Auftaktprojekt soll für mehr Bäume sorgen

Ganz konkret geht es Lohnert um die Frage, ob ein gemeinsames Projekt etwa dazu führen könnte, dass die kolumbianische Schule - das Colegio Fervan - mit einem Unternehmen aus der Metropolregion vernetzt wird. Schüler von dort könnten Praktika und Ausbildungen hier absolvieren und als ausgebildete Kräfte in ihr Land zurückkehren. Und dort weitergeben, was Nachhaltigkeit bedeutet. Die Lohnerts haben vor Ort beobachten können, dass es mit dem Umweltschutzgedanken in Kolumbien mancherorts nicht sehr weit her ist.

Unter dem Stichwort Sustainable Development Goals („Nachhaltige Entwicklungsziele“) sollen sich mehrere Vorhaben entwickeln, die diesen Zustand ändern - und die dann möglichst oft multipliziert werden. Eine Wunschliste ist schon formuliert und reicht vom Aufbau und Betrieb einer Biogasanlage bis zur Entwicklung einer App zur Steigerung effizienter Nutzung von Wasser, Strom und Wärme. Diese Dinge sollen mit Hilfe finanzieller Unterstützung aus Deutschland in den Lehrplan der Schulen übergehen. Praxis und Theorie sollen besser miteinander verbunden werden.

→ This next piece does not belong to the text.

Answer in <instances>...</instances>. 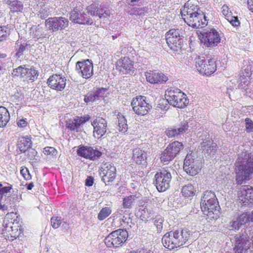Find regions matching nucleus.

Marion und Klaus Lohnert wollen mit ihrem Gang an die Öffentlichkeit Firmen zum Mitmachen bewegen. Um die Ernsthaftigkeit und die Professionalität ihres Tuns zu betonen und sichtbar zu machen, ist eine eigene Website unter fre.energy entstanden. Dort ist auch das Auftaktprojekt beschrieben, das sich mit der Pflanzung von 1000 Bäumen beschäftigt. 400 Schulkinder übernehmen Patenschaften für einen Baum. „Sie lernen Aufzucht, Hege und Bedeutung der Wälder für uns und unser Klima“, sagen die Lohnerts, die ihr Sabbatjahr beendet haben, aber deren Engagement gerade erst begonnen hat.